What is needed: Copy the part of the Charlie Taylor profile that opens with "Improvements at the" and closes with "referral units (PRUs).", replacing "secondment" with "assignment".

Page extract:
Bad behaviour and poor attendance at school are as crucial as poverty in determining whether a child achieves academically, which is why the government’s behaviour expert, Charlie Taylor, is determined that both must be tackled. He talks to Lucie Carrington.

Charlie Taylor, headteacher at the Willows School, a west London primary school for children with severe behavioural difficulties, no longer has to wear machine-washable suits. When he first took over as head, he was spat at so frequently that easy-clean workwear was his only option. Within a few years, behaviour had improved to the degree that he could afford to opt for something more elegant.

Improvements at the Willows also brought him to the notice of education secretary Michael Gove and since April 2011, he has been on secondment to the Department for Education (DfE) as the government’s behaviour adviser.

With ten years’ experience of working with children with behavioural problems, he has strong – sometimes controversial – views on improving standards among some of the lowest achieving pupils. He has used two key reports on behaviour and attendance to set out his ideas, be it docking truancy fines from child benefit payments or encouraging student teachers to train in pupil referral units (PRUs).

He was, perhaps, destined for a job in teaching, although his own education – he went to Eton – is hardly typical of the state sector. “Many of my family have been teachers so it was always a possibility for me,” he says.

“I spent time working in a school thinking about it and then did a BEd at Homerton College, Cambridge. It’s very much a vocation and has become a stronger one over time. The more time I spend in education the more I realise it is the right thing for me.”

He helped local authorities develop their alternate provision before taking up his first headship at the Willows. “I spent a lot of time doing the theory and decided I wanted to do it in practice,” he says. He believes his real success at the school was in raising pupils’ achievement.

“We are used to lowering our expectation of these children. It is tempting to provide education that is high in warmth but low in academic challenge. But lack of academic achievement is a big block to succeeding socially, too.”

He highlighted the issue in his review of alternative provision (AP), published in March, which pointed out that only 1.4 per cent of pupils in alternative provision achieve five GCSEs grade A*-C including English and maths, compared with the national average of around 50 per cent. His conclusion was that many PRUs were failing excluded children.

Provided information:
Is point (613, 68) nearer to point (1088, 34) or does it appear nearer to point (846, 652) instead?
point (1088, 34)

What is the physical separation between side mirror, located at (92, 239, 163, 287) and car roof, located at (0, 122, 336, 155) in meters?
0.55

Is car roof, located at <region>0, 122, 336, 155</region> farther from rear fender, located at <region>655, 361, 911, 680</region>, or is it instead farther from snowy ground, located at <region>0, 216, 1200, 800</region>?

Problem solution:
Improvements at the Willows also brought him to the notice of education secretary Michael Gove and since April 2011, he has been on assignment to the Department for Education (DfE) as the government’s behaviour adviser.

With ten years’ experience of working with children with behavioural problems, he has strong – sometimes controversial – views on improving standards among some of the lowest achieving pupils. He has used two key reports on behaviour and attendance to set out his ideas, be it docking truancy fines from child benefit payments or encouraging student teachers to train in pupil referral units (PRUs).